# Anyone familiar with Old Southern Kennels in Tupelo MS?



## Bridger2014 (Jul 3, 2014)

Any advice or feedback on this kennel would be most appreciated...oldsouthernkennels.com

I met the owner/breeder today and a young puppy that I am interested in. She is a few months old, very sweet and warmed up to me very quickly. Her parents are Havana and Batu and more info about them and pedigree info can be found by clicking the link on the homepage. 

If anyone on the board has a puppy from this kennel and can give me some feedback, I would really appreciate it. This is my first GSD and I want to make a wise decision. Thanks for any help.


----------



## Andaka (Jun 29, 2003)

They seem to be breeders that buy dogs from Europe to breed. They do not show or train their own dogs.


----------



## Bridger2014 (Jul 3, 2014)

Hi Andaka,

Thanks for taking a look at the webpage, I appreciate any feedback that you and other more experienced members on this forum have. The website may be a bit misleading or perhaps the way I posed the question was. Both the Dame and Sire are located in Mississippi, but I do believe they are both imports. The owner of the Sire is a retired K9 officer with 25 years experience training dogs and continues to train for police agencies. 

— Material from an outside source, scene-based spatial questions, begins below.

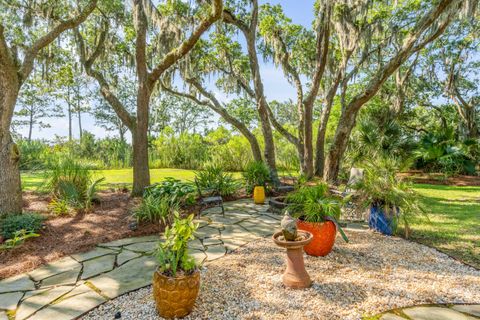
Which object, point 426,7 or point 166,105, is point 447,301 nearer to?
point 426,7

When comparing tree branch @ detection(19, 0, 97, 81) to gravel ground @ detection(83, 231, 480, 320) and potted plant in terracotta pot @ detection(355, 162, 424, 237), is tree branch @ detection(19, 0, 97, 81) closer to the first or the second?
gravel ground @ detection(83, 231, 480, 320)

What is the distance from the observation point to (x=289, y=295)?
2305 millimetres

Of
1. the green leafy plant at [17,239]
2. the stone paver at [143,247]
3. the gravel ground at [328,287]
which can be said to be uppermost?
the green leafy plant at [17,239]

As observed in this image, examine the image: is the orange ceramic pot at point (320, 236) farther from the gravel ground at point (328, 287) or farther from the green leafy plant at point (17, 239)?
the green leafy plant at point (17, 239)

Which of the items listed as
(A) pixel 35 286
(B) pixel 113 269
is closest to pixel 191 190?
(B) pixel 113 269

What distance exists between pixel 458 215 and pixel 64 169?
23.3ft

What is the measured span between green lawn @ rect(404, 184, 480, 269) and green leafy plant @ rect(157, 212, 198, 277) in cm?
292

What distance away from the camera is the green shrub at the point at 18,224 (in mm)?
3609

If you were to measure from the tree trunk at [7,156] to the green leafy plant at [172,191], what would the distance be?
5.80 ft

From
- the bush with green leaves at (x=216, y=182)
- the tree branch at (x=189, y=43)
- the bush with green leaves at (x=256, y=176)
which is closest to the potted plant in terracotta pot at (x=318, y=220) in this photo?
the bush with green leaves at (x=216, y=182)

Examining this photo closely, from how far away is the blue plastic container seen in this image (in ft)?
12.4

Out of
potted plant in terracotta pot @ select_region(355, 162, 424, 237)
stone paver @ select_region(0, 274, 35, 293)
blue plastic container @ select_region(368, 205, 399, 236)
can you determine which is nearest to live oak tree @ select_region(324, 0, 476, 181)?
potted plant in terracotta pot @ select_region(355, 162, 424, 237)

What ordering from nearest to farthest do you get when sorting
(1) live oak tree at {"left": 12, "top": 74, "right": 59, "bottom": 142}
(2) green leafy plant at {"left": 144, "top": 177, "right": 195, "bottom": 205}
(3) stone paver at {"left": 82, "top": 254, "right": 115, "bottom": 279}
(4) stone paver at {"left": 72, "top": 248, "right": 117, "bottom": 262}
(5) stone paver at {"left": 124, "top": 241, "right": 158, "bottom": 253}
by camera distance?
(3) stone paver at {"left": 82, "top": 254, "right": 115, "bottom": 279}, (4) stone paver at {"left": 72, "top": 248, "right": 117, "bottom": 262}, (5) stone paver at {"left": 124, "top": 241, "right": 158, "bottom": 253}, (2) green leafy plant at {"left": 144, "top": 177, "right": 195, "bottom": 205}, (1) live oak tree at {"left": 12, "top": 74, "right": 59, "bottom": 142}

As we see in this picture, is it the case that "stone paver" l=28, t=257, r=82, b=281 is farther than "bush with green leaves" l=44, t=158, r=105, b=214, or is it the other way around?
"bush with green leaves" l=44, t=158, r=105, b=214
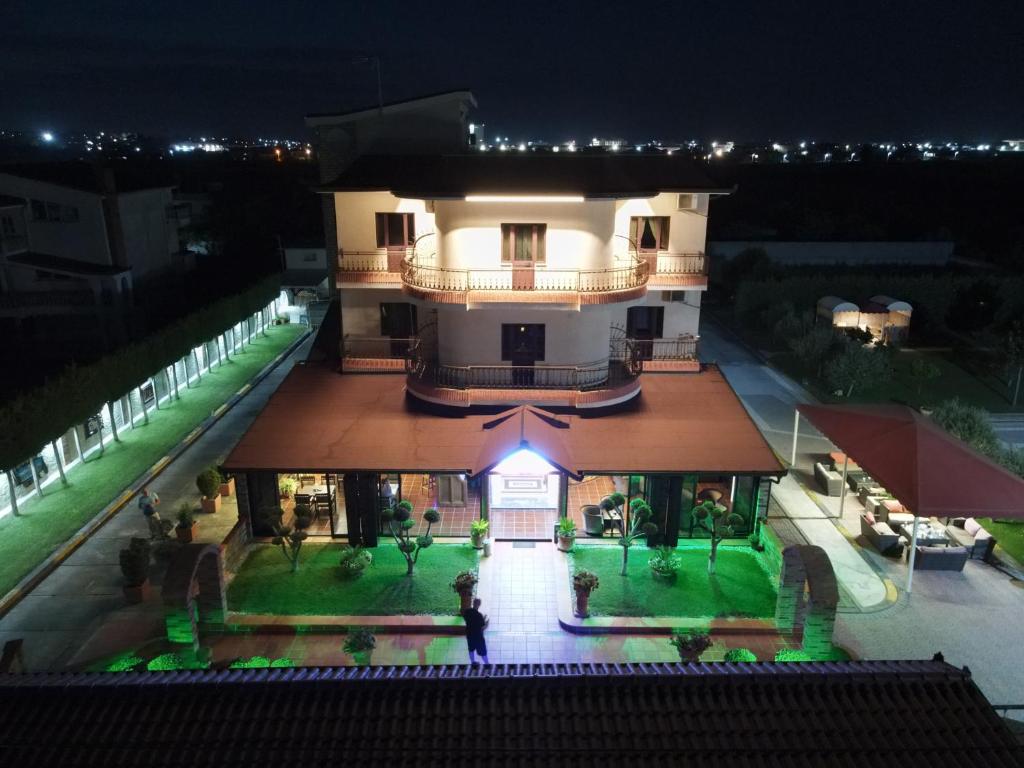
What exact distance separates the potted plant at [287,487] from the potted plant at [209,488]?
2018 mm

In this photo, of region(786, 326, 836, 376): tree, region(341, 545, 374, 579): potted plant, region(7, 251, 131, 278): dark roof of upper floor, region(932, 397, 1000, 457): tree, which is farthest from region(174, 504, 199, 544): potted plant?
region(786, 326, 836, 376): tree

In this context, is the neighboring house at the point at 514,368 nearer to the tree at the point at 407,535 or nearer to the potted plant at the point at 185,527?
the tree at the point at 407,535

They only have a couple litters a year and he held back 2 females from a litter that was born in March. I met the one female he is willing to sell and will go back and talk with him more today. I spent a few minutes with her and she seems very social and confident for a younger dog, they have also began doing some training with her (basic commands). 

Based on the little bit that you saw on the site, what are your thoughts on the pedigree? Thanks again for your response.


----------



## DaniFani (Jan 24, 2013)

Bridger2014 said:


> Hi Andaka,
> 
> Thanks for taking a look at the webpage, I appreciate any feedback that you and other more experienced members on this forum have. The website may be a bit misleading or perhaps the way I posed the question was. Both the Dame and Sire are located in Mississippi, but I do believe they are both imports. The owner of the Sire is a retired K9 officer with 25 years experience training dogs and continues to train for police agencies.
> 
> ...


Still not someone I would buy from. If I had a penny for every time a police k9 officer thought they knew anything and everything about dogs, training, pedigrees, and breeding, because they worked a k9...well I'd be wealthy. lol

Don't fall for the "it's an import therefore it's amazing" line. I also agree with andaka. Good luck.


----------



## Pioneer53 (May 5, 2006)

Sent you a PM.


----------